Pour le reste, il nous est difficile d’expliquer par nous-mêmes l’origine de nos vocations. Le Seigneur utilise des occasions pour nous appeler. Je suis devenu prêtre grâce à un ami de l’école primaire qui était au petit séminaire à Ibadan au Nigeria. C’est lui qui par une lettre de suggestion, a fait germer dans mon esprit l’idée d’aller au séminaire. C’est alors que j’ai commencé à prier le Seigneur pour qu’il m’appelle, comme mon ami à devenir prêtre. À peine arrivé au petit séminaire, mon ami a été renvoyé. J’y suis resté à la surprise des personnes qui croyaient que je devais suivre les pas de mon ami ainsi renvoyé. Je leur ai dit que je n’étais pas entré au séminaire à cause de mon ami, mais parce qu’en moi je sentais que le Seigneur m’avait appelé.
Je dois aussi vous révéler que ma vocation a été tardive, puisque je suis entré au séminaire à l’âge de vingt ans, quand j’étais en formation à l’Ecole normale. Vous comprenez que c’est dans le langage des hommes que l’on parle de vocation tardive. Dieu nous appelle quand il veut, et il n’est jamais en retard. Voilà comment je me suis préparé pour devenir serviteur du Seigneur. Et je me réjoui de l’avoir fait jusqu’à présent, et pendant un peu plus de 50 ans.

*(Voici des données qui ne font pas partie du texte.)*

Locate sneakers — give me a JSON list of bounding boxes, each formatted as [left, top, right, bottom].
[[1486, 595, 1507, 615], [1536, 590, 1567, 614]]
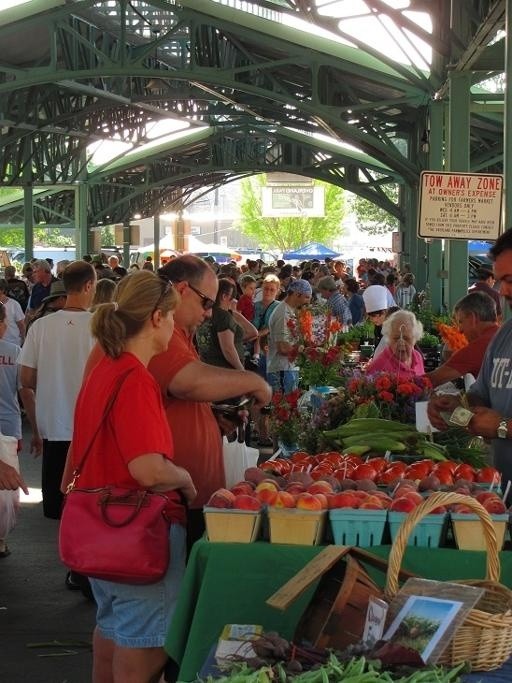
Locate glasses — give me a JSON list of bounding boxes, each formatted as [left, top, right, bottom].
[[177, 278, 217, 311], [151, 273, 173, 321]]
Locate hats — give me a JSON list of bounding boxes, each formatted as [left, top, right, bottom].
[[41, 280, 68, 302], [362, 283, 398, 314]]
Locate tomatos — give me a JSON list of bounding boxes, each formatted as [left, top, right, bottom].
[[259, 451, 501, 485]]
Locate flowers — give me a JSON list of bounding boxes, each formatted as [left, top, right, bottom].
[[346, 373, 432, 417], [286, 304, 351, 385], [265, 388, 312, 450]]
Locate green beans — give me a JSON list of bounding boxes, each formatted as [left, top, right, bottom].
[[196, 652, 466, 683]]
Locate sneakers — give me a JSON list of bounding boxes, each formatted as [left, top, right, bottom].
[[250, 354, 261, 367], [65, 570, 93, 601]]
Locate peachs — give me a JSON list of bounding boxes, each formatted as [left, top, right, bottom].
[[207, 467, 506, 515]]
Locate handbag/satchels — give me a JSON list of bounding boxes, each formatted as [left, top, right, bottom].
[[57, 484, 172, 586]]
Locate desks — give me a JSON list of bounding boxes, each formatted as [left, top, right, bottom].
[[192, 638, 512, 683], [165, 531, 512, 682]]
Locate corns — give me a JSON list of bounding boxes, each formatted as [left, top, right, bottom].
[[323, 400, 448, 461]]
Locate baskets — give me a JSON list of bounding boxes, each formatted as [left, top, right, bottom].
[[383, 490, 512, 672]]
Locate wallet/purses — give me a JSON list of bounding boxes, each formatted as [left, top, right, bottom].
[[210, 394, 256, 428]]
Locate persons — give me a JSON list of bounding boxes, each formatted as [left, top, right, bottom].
[[1, 227, 511, 683]]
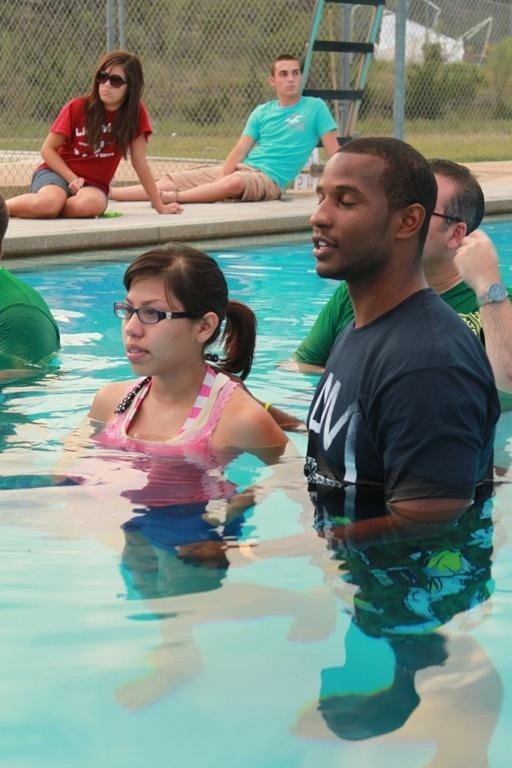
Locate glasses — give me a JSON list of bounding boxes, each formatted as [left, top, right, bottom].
[[111, 302, 205, 325], [96, 70, 130, 88]]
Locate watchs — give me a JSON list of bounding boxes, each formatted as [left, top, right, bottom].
[[475, 280, 509, 308]]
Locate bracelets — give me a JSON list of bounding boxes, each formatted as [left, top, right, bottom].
[[264, 401, 272, 412], [241, 540, 261, 562]]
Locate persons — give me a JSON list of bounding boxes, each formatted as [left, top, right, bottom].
[[0, 192, 64, 393], [51, 236, 339, 715], [108, 54, 345, 205], [170, 135, 502, 768], [274, 157, 511, 416], [4, 49, 186, 219]]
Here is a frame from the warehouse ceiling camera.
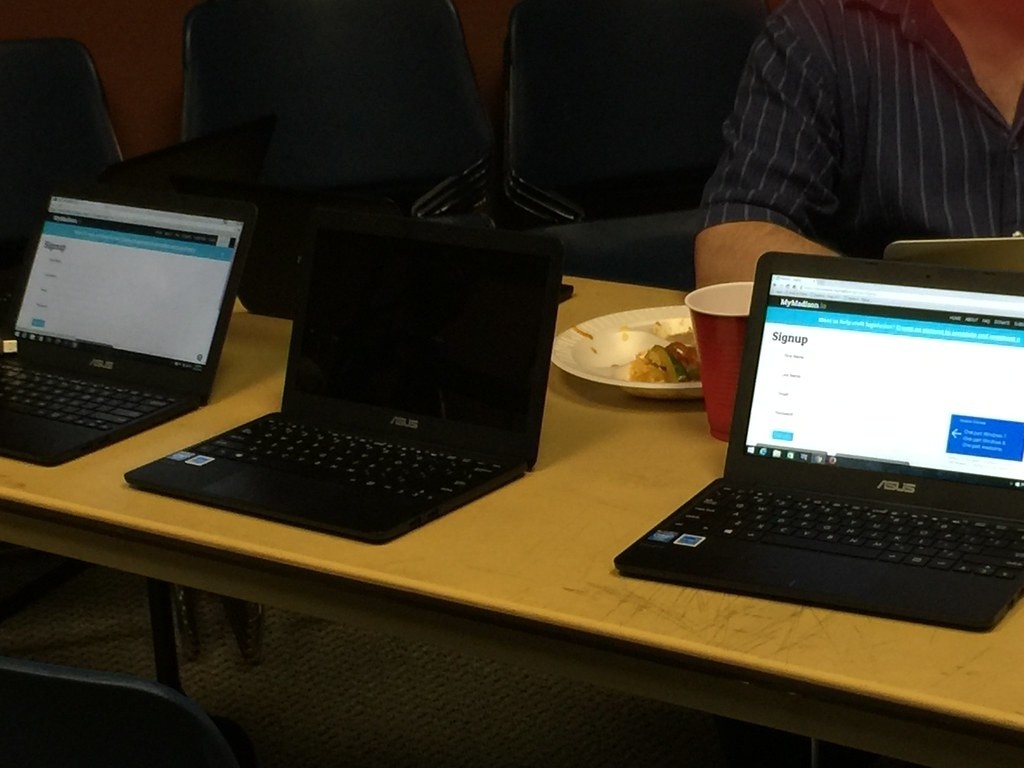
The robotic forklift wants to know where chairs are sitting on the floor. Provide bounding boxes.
[0,30,132,303]
[0,662,264,768]
[179,2,493,235]
[510,2,770,300]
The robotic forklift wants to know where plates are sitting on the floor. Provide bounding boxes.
[551,305,704,400]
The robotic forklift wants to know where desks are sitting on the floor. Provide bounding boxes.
[1,268,1016,733]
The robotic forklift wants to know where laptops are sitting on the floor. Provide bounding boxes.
[0,176,257,467]
[614,237,1024,634]
[128,207,567,547]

Quel témoignage pouvez-vous donner de l’évolution de la chrétienté catholique au Cameroun, après 50 années de sacerdoce ?
L’Église qui se trouve au Cameroun travaille pour le bien et la paix, malgré les difficultés humaines qu’elle rencontre et qui jonchent son chemin. Nous ne devons jamais oublier que l’Église est aussi humaine. Mais, les attitudes des prêtres qui prêchent devant les fidèles laissent souvent à désirer. C’est donc grâce à Dieu que cette Eglise évolue, et non à cause de nos vertus. Jésus a bien dit qu’il sera avec son Église jusqu’à la fin des temps. Quelles que soient les difficultés rencontrées au sein de l’Église, Jésus nous a dit dans l’évangile selon Saint Jean que : « N’ayez pas peur j’ai vaincu le monde et ses obstacles ». N’oublions pas aussi que l’Église au Cameroun a commencé avec un chrétien, Andréas Mbangué, qui est enterré ici au cimétière de la Cathédrale de Douala.
Si je m’en tiens aux chiffres fournis par l’Institut national de la statistique, les chrétiens catholiques représentent un peu plus de 38% de la population camerounaise, ce qui veut dire que l’Église catholique au Cameroun compte plus de 8 millions de fidèles. Chaque année, de milliers de nouveaux fidèles sont baptisés. Quand j’étais à Garoua par exemple, dans une région présentée comme majoritairement musulmane, au moins 2000 nouveaux chrétiens étaient baptisés tous les ans dans le large diocèse. Au nord Cameroun, on dénombre quatre diocèses, et la création d’un diocèse est fonction de sa population chrétienne. Si vous fréquentez nos paroisses à travers le pays, vous vous rendrez compte qu’elles deviennent toujours trop petites, même celles qui viennent d’être construites. Dieu seul peut expliquer cette évolution mystérieuse.
Il convient aussi de remarquer qu’il y a plus de 90% de chrétiens catholiques dans notre pays. Et je crois que dans les autres communautés chrétiennes on constate la même réalité.
Cette évolution montre aussi que dans la plupart des pays africains, l’Église catholique n’a plus à sa tête des Evêques mmissionnaires, mais des autochtones, qui ont été préparés pour assurer la relève. Je mentionne ici le cas de la République démocratique du Congo où, avec près de 50 millions de fidèles, on ne dénombre aucun Évêque missionnaire. Au Cameroun, la majorité des Évêques sont autochtones et bien formés. Ce qui établit l’évidence d’une évolution dynamique

Pouvez-vous préciser votre pensée quand vous déclarez que « Si l’Église évolue, c’est grâce à Dieu et non à cause de nos vertus »
Je veux faire comprendre que Jésus nous utilise pour se rendre visible. Tout ce que nous faisons de nos jours, c’est grâce à Dieu qui a dit, sans moi, vous ne pouvez rien. Autrement dit, sans son esprit avec nous, nous ne pouvons rien faire de bon, même pour notre vie personnelle, pour le travail que nous faisons en tant chrétien et en tant que prêtre. C’est donc grâce à Dieu dont la présence est permanente que nous vivons nos engagements chrétiens. Si l’Église évolue, c’est parce que Dieu veut que tout le monde soit sauvé. L’Église est par conséquent un signe de salut dans le monde.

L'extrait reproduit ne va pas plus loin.